OK, Serge-fucker, WHERE did you think the crocodile skins came from? Scraping Jeanne Moreau's feet?
That scaly stuff shined up and dyed red and made into a bag came from once-living baby crocs!
An irony here is that these fucking fashion bags are made in the monkey country of ZIMBABWE.
Yes, the same disgusting country where Cecil the Lion was skewered and then shot.
ZIMBABWE, we are all supposed to care about. Ooooh, the blacks. Oooooh, the poor Africans.
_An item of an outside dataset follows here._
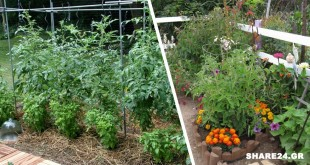 Ο Βασιλικός Προστατεύει τις Ντομάτες & Βελτιώνει τη Γεύση τους, Αυτό και Άλλα 9 Φυτά που Πρέπει να Φυτεύονται Δίπλα στις Ντομάτες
Let's help their economy so that while they breed like rabbits, they might not have quite the savage inclinations to be POACHERS and EBOLA-SPREADERS and PLAY PROCOL HARUM TERRORIST GAMES and be PIRATES HIJACKING SHIPS ALONG THE COAST and STRANGLE AND NEARLY KILL PHIL OCHS and SCARE THE SHIT OUT OF MCCARTNEY...etc. etc. etc.
Birkin no longer wants her name on these bags. Will some Kuntrashian endorse 'em instead? Will ZIMBABWE complain that chaperoned lion kills, crocodile farming and other atrocious acts are actually GOOD things? Well, the ZIMBABWE bastards are already saying that the death of Cecil the Lion was just an unfortunate incident, but Great White Hunters coming over and taking out some old tigers, lions, elephants or other animals is GREAT. Hell, the animals are gonna die anyway, and ZIMBABWE makes money.
Just not enough to be a civilized country.